While Megyn Kelly seems to be an exceptionally intelligent woman with a terrific future ahead of her, she and the other moderators succumbed to a gotcha mentality that was more prosecutorial than inquiring. All three appeared to wish to attack more than they did to display genuine interest in the candidates’ policy views. The opining question about the willingness of each candidate to support an opponent who might carry the torch for the Republican Party was clearly intended to demolish Trump from the get-go. Likewise with the question on abortion directed to Walker. The moderators also seemed to be clearly aiming for an anarchical firestorm among the candidates. They appeared to want to goad the campaigners into torching one another.

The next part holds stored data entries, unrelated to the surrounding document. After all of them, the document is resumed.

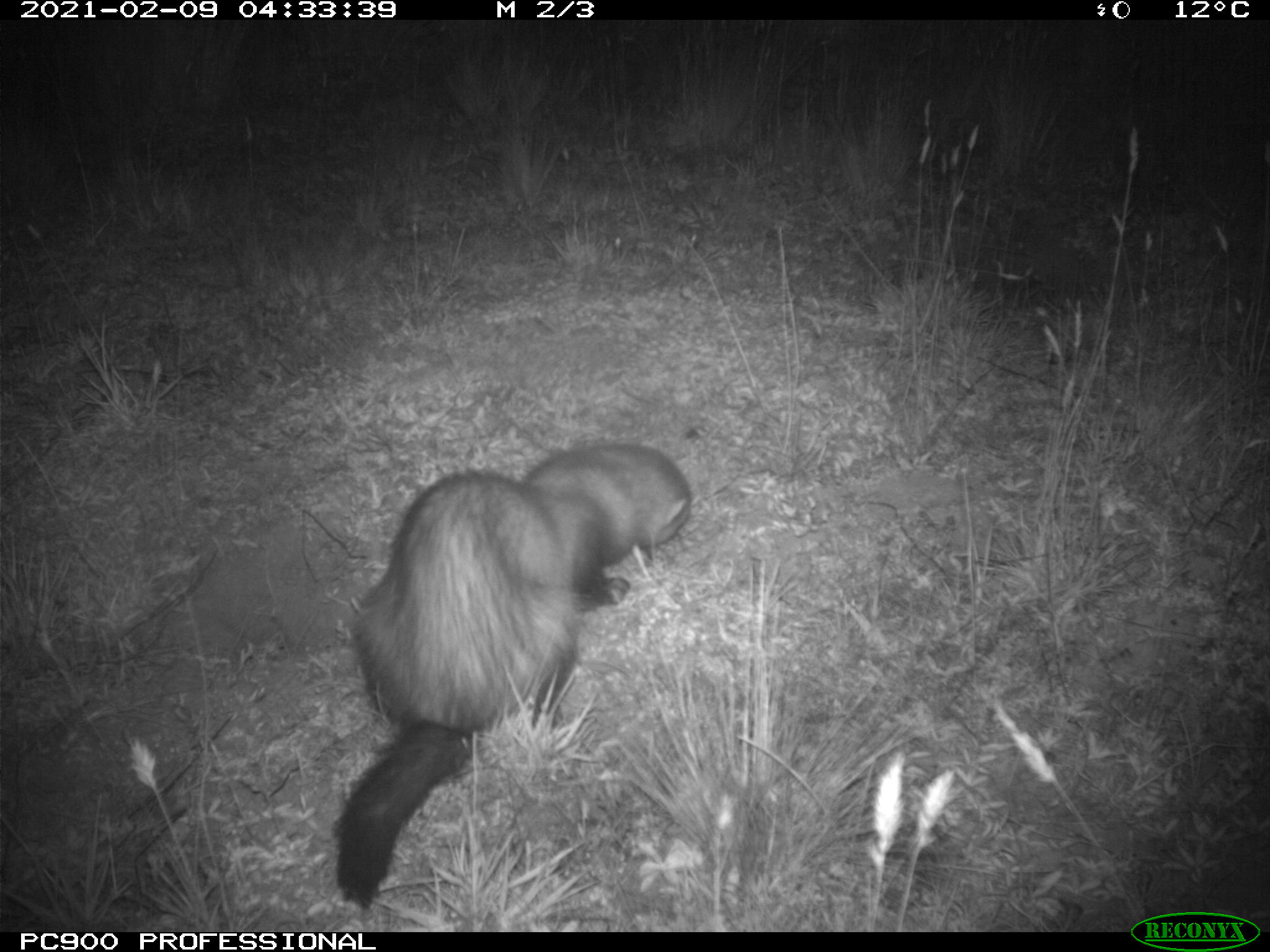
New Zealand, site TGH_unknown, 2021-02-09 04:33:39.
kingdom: Animalia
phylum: Chordata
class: Mammalia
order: Carnivora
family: Mustelidae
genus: Mustela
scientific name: Mustela furo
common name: ferret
Ferret (Mustela furo).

But just as bad, Americans in general seem to be willing to be herded into the reality show corral. Or they seem to want to be ringside participants watching the boxing match rather than being the cool, objective observers needed to analyze the situation.

Maybe a number of citizens are so unhappy with their own lives and their prospects for a future that they would rather watch something that appears real -- something that adds a bit of excitement to their existences. The entertainment the Trump/Kelly reality show may provide may act as a substitute for real life. Maybe watching the ongoing political show makes some feel like they are living an exciting life like the actors in “Naked and Afraid.”

Perhaps the passions ignited by the debate and its aftermath appear to many to auger the beginnings of real hope and change. Maybe some feel that at least issues like immigration, long stonewalled or swept under the rug, are at least now coming out in the open. Perhaps some feel Trump is a brass trumpet whose blaring is needed to provide a brusque wakeup call to a nation that has been listening to mournful taps too long. Maybe some are listening to him because he seemingly represents the anti-establishment wing in a way more moderate voices don’t.

Perhaps also, the debate provided a winnowing process revealing viable candidates, a process that otherwise might have taken longer had not the prosecutorial gotcha mentality prevailed.

Whatever the case, the reality sideshow should end and the next season be cancelled for good. Future debates should not and must not take on the format or tone of the first. The personality contest between Kelly and Trump must end and serious moderation of debates must begin. 

The point of debating should be reaffirmed: Real, substantive discussion about critical issues and real, substantive solutions for those issues must be drawn from and heard from the Republican candidates for president. And it must be done fairly -- without preference for or hostility toward one particular candidate. Moderators should realize the debates are not about them, their fifteen minutes of fame or their ratings. 

Last, Fox News needs to have a panel of moderators who have the humility to recognize the debates are not about them. If Fox News moderators, including Megyn Kelly, cannot do the job properly and fairly, then the Republican Party needs to search for other moderators who will do the job right.